START Available data
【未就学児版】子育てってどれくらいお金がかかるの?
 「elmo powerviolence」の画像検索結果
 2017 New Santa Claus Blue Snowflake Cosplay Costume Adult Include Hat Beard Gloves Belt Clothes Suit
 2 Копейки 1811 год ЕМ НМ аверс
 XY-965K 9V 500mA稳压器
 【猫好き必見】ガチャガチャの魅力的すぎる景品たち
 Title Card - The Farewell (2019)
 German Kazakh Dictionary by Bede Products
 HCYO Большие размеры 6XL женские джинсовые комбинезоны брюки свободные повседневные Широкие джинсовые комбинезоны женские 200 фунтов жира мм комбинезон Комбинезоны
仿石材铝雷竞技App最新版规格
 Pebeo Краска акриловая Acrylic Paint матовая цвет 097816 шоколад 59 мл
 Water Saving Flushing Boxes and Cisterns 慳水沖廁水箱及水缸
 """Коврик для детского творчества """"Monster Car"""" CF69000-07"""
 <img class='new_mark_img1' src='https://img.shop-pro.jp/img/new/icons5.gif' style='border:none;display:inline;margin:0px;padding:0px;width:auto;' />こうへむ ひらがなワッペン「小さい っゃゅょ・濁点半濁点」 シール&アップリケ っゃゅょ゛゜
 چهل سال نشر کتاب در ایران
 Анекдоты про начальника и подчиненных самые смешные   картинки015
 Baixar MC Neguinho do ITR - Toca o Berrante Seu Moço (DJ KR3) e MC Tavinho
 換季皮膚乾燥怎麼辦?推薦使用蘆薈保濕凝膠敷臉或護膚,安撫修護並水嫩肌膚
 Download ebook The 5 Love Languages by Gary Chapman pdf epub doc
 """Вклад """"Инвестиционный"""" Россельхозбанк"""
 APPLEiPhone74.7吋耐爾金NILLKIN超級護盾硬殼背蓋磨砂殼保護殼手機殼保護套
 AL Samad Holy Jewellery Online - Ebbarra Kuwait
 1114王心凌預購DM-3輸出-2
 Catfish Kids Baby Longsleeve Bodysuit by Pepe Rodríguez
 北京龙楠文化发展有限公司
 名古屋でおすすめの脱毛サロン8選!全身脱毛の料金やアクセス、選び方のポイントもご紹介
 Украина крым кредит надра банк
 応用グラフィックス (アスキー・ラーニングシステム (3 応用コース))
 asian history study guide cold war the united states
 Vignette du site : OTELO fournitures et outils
END Available data
Task description:
Exactly as written above, copy out all the records.

Worked solution:
【未就学児版】子育てってどれくらいお金がかかるの?
 「elmo powerviolence」の画像検索結果
 2017 New Santa Claus Blue Snowflake Cosplay Costume Adult Include Hat Beard Gloves Belt Clothes Suit
 2 Копейки 1811 год ЕМ НМ аверс
 XY-965K 9V 500mA稳压器
 【猫好き必見】ガチャガチャの魅力的すぎる景品たち
 Title Card - The Farewell (2019)
 German Kazakh Dictionary by Bede Products
 HCYO Большие размеры 6XL женские джинсовые комбинезоны брюки свободные повседневные Широкие джинсовые комбинезоны женские 200 фунтов жира мм комбинезон Комбинезоны
仿石材铝雷竞技App最新版规格
 Pebeo Краска акриловая Acrylic Paint матовая цвет 097816 шоколад 59 мл
 Water Saving Flushing Boxes and Cisterns 慳水沖廁水箱及水缸
 """Коврик для детского творчества """"Monster Car"""" CF69000-07"""
 <img class='new_mark_img1' src='https://img.shop-pro.jp/img/new/icons5.gif' style='border:none;display:inline;margin:0px;padding:0px;width:auto;' />こうへむ ひらがなワッペン「小さい っゃゅょ・濁点半濁点」 シール&アップリケ っゃゅょ゛゜
 چهل سال نشر کتاب در ایران
 Анекдоты про начальника и подчиненных самые смешные   картинки015
 Baixar MC Neguinho do ITR - Toca o Berrante Seu Moço (DJ KR3) e MC Tavinho
 換季皮膚乾燥怎麼辦?推薦使用蘆薈保濕凝膠敷臉或護膚,安撫修護並水嫩肌膚
 Download ebook The 5 Love Languages by Gary Chapman pdf epub doc
 """Вклад """"Инвестиционный"""" Россельхозбанк"""
 APPLEiPhone74.7吋耐爾金NILLKIN超級護盾硬殼背蓋磨砂殼保護殼手機殼保護套
 AL Samad Holy Jewellery Online - Ebbarra Kuwait
 1114王心凌預購DM-3輸出-2
 Catfish Kids Baby Longsleeve Bodysuit by Pepe Rodríguez
 北京龙楠文化发展有限公司
 名古屋でおすすめの脱毛サロン8選!全身脱毛の料金やアクセス、選び方のポイントもご紹介
 Украина крым кредит надра банк
 応用グラフィックス (アスキー・ラーニングシステム (3 応用コース))
 asian history study guide cold war the united states
 Vignette du site : OTELO fournitures et outils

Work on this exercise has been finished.